Answer these questions from the PLATO job posting:
1. How many years of experience operating highly-available distributed workloads on Kubernetes does it require?
2. Which three groups does the role collaborate with to keep the GPU clusters efficient, scalable, and reliable?
3. What does the PLATO organization aim to research, experiment with, and de-risk?

== Provided text ==

ServiceNow's PLATO organization is looking to build and evolve an AI platform, and partner with teams to build products and end-to-end AI-powered work experiences. They also aim to research, experiment, and de-risk AI technologies that unlock new work experiences in the future.
Requirements
- Proficient in prompt engineering and developing LLM based features
- Experience with methods of training and fine tuning large language models, such as distilation, supervised fine-tunning and policy optimization
- 8+ years of experience with infrastructure and platform operations, deployments, SRE, and DevOps with a continued focus on improving Platform health;
- 6+ years of experience operating highly-available distributed workloads on Kubernetes following a DevOps approach.
- 6+ years of development experience with Python, GoLang, Java or similar languages;
- Experience with DevOps tooling (e.g. Helm / Ansible / Kubernetes / Prometheus /Splunk/ GitLab CI);
- Strong working experience operating distributed systems built on Linux and J2EE;
Responsibilities
- Contribute to the design, development and implementation of infrastructure, platform, deployment and observability features that power AI workloads.
- Collaborate with researchers, AI engineers, and infrastructure teams to ensure our GPU clusters perform efficiently, scale well, and remain reliable.
- Contribute to the continuous improvement of the SRE practice by turning operational use cases into requirements for software tooling.

===
== Data listing ==

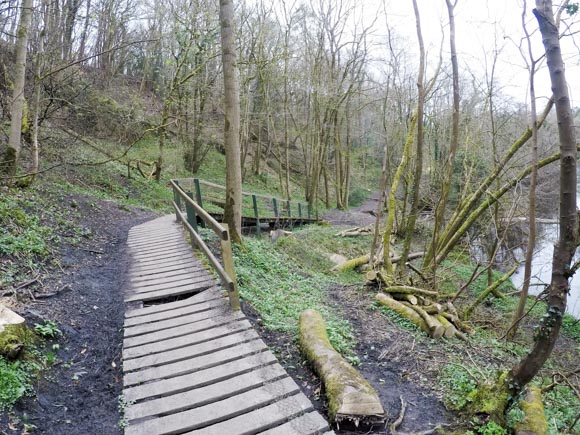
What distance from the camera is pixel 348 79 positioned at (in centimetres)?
2208

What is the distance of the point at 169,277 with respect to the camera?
→ 664 cm

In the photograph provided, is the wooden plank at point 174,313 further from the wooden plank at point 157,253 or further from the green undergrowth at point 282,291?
the wooden plank at point 157,253

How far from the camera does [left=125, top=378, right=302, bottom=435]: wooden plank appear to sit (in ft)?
10.6

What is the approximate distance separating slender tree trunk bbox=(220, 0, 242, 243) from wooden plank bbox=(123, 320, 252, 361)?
3671 millimetres

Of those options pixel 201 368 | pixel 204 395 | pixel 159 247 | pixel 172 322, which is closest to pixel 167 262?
pixel 159 247

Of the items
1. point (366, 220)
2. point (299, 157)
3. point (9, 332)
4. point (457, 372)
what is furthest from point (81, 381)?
point (299, 157)

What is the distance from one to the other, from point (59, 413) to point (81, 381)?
0.51 meters

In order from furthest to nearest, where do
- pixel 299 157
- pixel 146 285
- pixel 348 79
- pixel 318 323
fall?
pixel 299 157 < pixel 348 79 < pixel 146 285 < pixel 318 323

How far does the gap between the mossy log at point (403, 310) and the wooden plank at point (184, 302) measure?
3144mm

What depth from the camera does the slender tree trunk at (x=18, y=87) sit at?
8531mm

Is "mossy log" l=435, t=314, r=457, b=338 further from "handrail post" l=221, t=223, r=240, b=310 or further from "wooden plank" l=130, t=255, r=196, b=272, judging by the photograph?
"wooden plank" l=130, t=255, r=196, b=272

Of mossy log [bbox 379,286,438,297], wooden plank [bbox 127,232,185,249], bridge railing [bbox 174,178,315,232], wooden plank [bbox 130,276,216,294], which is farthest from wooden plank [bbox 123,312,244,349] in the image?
bridge railing [bbox 174,178,315,232]

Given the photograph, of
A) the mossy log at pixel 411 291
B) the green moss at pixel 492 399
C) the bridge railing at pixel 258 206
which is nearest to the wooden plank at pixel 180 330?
the green moss at pixel 492 399

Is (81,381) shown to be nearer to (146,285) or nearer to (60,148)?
(146,285)
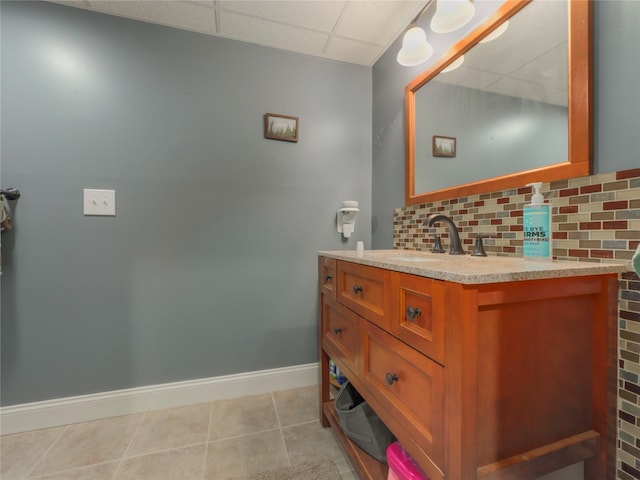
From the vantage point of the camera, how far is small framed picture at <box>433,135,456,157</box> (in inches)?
45.0

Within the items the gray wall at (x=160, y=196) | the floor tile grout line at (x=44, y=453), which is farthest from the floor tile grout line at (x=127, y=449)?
the floor tile grout line at (x=44, y=453)

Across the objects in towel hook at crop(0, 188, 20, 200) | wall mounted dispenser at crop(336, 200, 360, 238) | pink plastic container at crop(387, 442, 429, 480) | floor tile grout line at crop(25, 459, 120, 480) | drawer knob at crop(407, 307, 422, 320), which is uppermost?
towel hook at crop(0, 188, 20, 200)

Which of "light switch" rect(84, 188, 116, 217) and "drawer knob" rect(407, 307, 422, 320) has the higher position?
"light switch" rect(84, 188, 116, 217)

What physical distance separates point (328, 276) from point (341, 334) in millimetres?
241

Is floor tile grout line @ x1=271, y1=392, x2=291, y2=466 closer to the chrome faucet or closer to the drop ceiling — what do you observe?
the chrome faucet

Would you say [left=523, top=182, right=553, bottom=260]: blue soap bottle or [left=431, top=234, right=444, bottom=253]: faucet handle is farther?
[left=431, top=234, right=444, bottom=253]: faucet handle

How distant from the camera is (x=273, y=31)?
55.6 inches

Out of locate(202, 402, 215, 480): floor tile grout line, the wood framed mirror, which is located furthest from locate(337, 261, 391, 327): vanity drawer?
locate(202, 402, 215, 480): floor tile grout line

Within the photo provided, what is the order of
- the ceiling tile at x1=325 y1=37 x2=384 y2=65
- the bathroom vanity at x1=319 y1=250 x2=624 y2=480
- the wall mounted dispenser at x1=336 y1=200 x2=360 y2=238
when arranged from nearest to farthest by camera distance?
1. the bathroom vanity at x1=319 y1=250 x2=624 y2=480
2. the ceiling tile at x1=325 y1=37 x2=384 y2=65
3. the wall mounted dispenser at x1=336 y1=200 x2=360 y2=238

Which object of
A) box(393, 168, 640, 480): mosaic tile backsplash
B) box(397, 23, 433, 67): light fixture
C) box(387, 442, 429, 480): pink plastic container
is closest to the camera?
box(393, 168, 640, 480): mosaic tile backsplash

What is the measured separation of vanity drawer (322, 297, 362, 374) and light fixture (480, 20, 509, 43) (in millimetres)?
1098

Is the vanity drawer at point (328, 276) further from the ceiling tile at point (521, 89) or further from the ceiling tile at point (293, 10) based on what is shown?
the ceiling tile at point (293, 10)

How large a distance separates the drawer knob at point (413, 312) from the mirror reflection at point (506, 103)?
1.99ft

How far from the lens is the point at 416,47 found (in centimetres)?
115
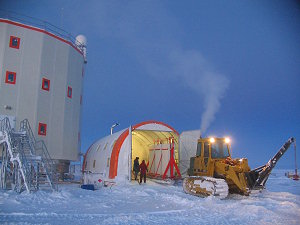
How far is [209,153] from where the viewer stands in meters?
15.8

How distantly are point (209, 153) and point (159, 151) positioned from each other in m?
8.61

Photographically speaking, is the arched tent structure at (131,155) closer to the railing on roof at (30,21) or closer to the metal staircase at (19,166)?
the metal staircase at (19,166)

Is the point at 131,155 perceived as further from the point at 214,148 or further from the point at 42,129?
the point at 42,129

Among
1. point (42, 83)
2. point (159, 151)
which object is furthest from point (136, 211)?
point (42, 83)

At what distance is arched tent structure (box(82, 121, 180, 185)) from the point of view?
19.3m

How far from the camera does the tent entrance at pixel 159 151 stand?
2108 cm

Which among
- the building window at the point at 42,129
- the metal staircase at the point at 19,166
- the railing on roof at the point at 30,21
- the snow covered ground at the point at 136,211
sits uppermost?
the railing on roof at the point at 30,21

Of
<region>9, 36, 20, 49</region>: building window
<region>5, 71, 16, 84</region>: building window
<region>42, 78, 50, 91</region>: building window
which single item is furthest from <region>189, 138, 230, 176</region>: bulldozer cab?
<region>9, 36, 20, 49</region>: building window

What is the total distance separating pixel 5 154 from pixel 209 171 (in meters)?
11.4

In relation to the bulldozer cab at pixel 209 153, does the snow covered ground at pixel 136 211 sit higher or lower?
lower

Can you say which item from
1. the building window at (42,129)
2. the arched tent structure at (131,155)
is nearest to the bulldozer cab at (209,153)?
the arched tent structure at (131,155)

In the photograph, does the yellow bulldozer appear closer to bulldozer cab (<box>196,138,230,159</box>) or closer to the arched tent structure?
bulldozer cab (<box>196,138,230,159</box>)

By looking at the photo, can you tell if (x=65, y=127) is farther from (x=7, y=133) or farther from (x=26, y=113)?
(x=7, y=133)

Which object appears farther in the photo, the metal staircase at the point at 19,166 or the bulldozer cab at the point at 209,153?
the bulldozer cab at the point at 209,153
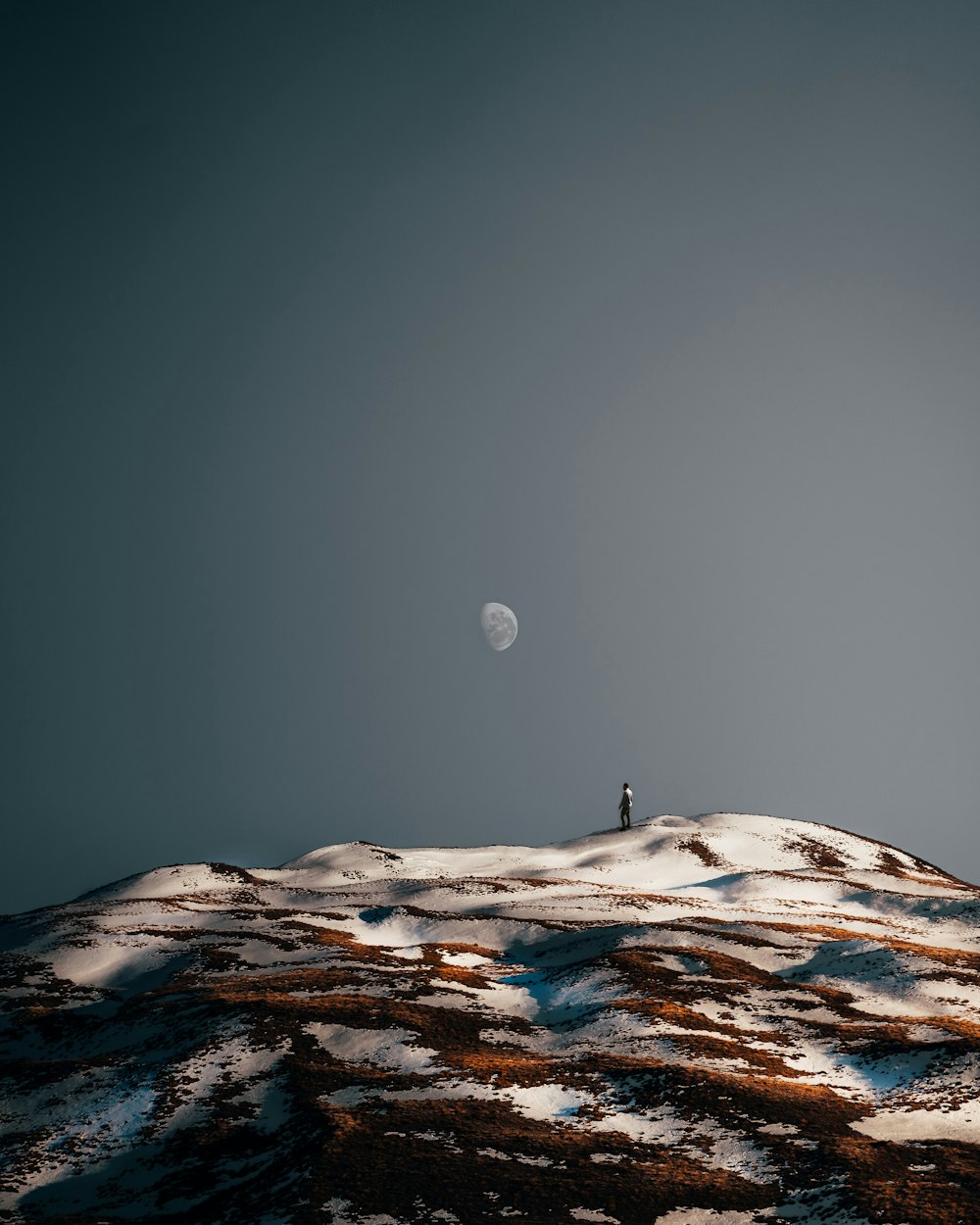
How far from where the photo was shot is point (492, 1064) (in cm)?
2997

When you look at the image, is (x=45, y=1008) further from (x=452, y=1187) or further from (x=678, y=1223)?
(x=678, y=1223)

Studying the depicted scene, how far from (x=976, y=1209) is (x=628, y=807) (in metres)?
71.1

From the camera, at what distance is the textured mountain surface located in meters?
22.4

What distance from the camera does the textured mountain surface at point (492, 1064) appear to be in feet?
73.6

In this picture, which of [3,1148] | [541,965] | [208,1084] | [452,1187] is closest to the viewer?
[452,1187]

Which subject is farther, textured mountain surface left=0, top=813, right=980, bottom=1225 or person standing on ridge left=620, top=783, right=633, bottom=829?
person standing on ridge left=620, top=783, right=633, bottom=829

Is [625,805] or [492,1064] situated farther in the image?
[625,805]

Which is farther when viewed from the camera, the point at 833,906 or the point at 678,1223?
the point at 833,906

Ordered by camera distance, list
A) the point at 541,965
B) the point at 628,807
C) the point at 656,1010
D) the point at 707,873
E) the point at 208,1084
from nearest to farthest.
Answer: the point at 208,1084 < the point at 656,1010 < the point at 541,965 < the point at 707,873 < the point at 628,807

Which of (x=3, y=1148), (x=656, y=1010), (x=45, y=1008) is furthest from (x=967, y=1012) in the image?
(x=45, y=1008)

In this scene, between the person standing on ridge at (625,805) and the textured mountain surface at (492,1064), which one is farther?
the person standing on ridge at (625,805)

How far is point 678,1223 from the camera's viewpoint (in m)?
20.9

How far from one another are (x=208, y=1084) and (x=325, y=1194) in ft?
29.9

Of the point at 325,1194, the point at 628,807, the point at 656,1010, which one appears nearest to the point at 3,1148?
the point at 325,1194
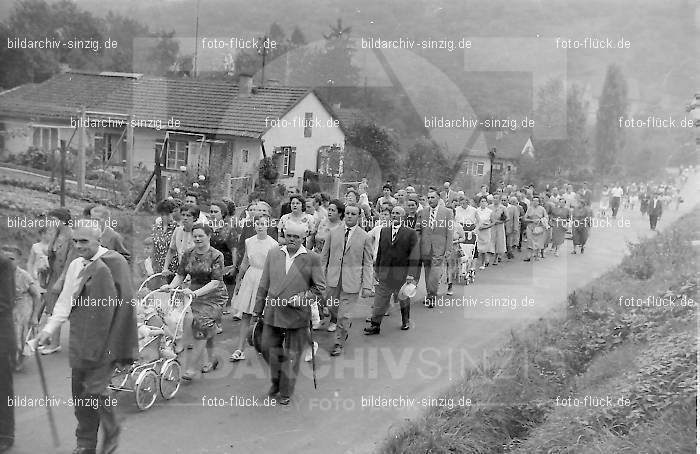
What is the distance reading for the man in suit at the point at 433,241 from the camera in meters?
9.70

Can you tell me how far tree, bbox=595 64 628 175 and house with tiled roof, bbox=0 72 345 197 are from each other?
570 cm

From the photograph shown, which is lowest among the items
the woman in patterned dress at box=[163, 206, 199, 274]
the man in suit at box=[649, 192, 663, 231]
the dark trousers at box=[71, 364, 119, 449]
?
the dark trousers at box=[71, 364, 119, 449]

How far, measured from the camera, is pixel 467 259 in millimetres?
11578

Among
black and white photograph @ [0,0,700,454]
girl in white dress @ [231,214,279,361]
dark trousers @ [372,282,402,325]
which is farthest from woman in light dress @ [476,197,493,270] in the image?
girl in white dress @ [231,214,279,361]

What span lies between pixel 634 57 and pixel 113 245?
794 cm

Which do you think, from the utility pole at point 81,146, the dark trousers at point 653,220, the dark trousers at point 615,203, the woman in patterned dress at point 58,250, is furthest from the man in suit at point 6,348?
the dark trousers at point 653,220

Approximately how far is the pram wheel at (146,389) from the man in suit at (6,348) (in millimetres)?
927

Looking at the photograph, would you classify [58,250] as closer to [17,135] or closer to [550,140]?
[17,135]

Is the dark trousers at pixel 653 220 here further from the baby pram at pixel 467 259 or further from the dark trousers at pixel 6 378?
the dark trousers at pixel 6 378

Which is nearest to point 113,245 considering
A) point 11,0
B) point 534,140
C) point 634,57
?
point 11,0

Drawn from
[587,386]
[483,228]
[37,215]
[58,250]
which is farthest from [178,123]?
[587,386]

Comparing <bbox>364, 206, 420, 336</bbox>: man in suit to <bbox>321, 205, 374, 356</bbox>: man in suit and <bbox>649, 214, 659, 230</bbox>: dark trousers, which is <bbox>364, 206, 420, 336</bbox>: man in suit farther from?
<bbox>649, 214, 659, 230</bbox>: dark trousers

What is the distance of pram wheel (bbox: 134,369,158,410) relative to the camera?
219 inches

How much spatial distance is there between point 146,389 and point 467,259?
6979 millimetres
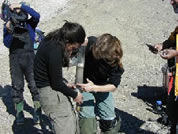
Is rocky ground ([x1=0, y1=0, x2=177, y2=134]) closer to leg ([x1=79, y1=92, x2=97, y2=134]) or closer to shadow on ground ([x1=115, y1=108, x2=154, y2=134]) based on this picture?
shadow on ground ([x1=115, y1=108, x2=154, y2=134])

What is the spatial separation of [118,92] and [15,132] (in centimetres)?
296

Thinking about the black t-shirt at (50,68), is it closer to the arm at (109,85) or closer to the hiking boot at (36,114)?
the arm at (109,85)

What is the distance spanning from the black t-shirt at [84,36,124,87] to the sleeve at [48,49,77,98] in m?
0.59

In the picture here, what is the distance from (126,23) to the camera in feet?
46.9

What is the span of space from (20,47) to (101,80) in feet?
6.49

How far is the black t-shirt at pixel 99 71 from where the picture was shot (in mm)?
4949

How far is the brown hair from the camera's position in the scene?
471 centimetres

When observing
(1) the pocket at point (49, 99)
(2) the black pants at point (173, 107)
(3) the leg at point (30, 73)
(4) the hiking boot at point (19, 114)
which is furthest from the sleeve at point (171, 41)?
(4) the hiking boot at point (19, 114)

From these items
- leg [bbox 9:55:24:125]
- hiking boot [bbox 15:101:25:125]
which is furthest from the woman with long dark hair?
hiking boot [bbox 15:101:25:125]

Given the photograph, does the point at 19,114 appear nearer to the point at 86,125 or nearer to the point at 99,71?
the point at 86,125

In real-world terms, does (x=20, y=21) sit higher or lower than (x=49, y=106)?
higher

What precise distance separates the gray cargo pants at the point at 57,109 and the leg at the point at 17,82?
6.16 ft

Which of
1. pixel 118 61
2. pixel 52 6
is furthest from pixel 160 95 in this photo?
pixel 52 6

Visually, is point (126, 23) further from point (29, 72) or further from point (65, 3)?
point (29, 72)
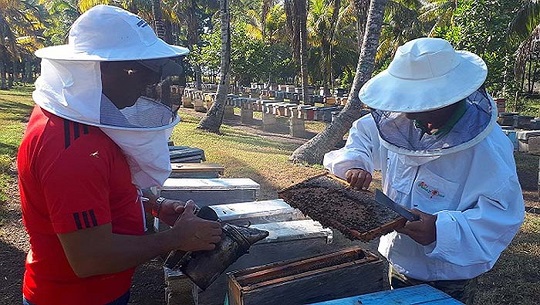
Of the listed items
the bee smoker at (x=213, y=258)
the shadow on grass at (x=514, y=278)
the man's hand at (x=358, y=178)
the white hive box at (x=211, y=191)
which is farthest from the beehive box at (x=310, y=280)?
the shadow on grass at (x=514, y=278)

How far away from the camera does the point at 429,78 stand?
73.9 inches

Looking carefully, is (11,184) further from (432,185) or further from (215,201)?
(432,185)

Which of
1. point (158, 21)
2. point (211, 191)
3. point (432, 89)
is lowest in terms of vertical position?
point (211, 191)

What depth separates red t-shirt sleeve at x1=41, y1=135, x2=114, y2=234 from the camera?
139cm

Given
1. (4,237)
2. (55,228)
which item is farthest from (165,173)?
(4,237)

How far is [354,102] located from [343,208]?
5855mm

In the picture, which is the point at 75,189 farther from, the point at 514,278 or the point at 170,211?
the point at 514,278

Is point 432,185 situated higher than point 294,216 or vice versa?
point 432,185

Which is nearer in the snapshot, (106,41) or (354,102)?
(106,41)

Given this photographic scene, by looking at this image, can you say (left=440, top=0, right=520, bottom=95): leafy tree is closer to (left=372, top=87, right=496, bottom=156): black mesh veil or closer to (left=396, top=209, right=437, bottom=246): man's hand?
(left=372, top=87, right=496, bottom=156): black mesh veil

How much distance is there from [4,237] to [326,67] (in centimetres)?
2315

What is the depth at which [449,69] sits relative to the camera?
1.87 m

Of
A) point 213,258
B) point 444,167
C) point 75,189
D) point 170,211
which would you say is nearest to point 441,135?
point 444,167

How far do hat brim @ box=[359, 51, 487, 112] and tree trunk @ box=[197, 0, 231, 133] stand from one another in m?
10.2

===

* [Exercise response]
1. 6+ years
2. Researchers, AI engineers, and infrastructure teams
3. AI technologies that unlock new work experiences in the future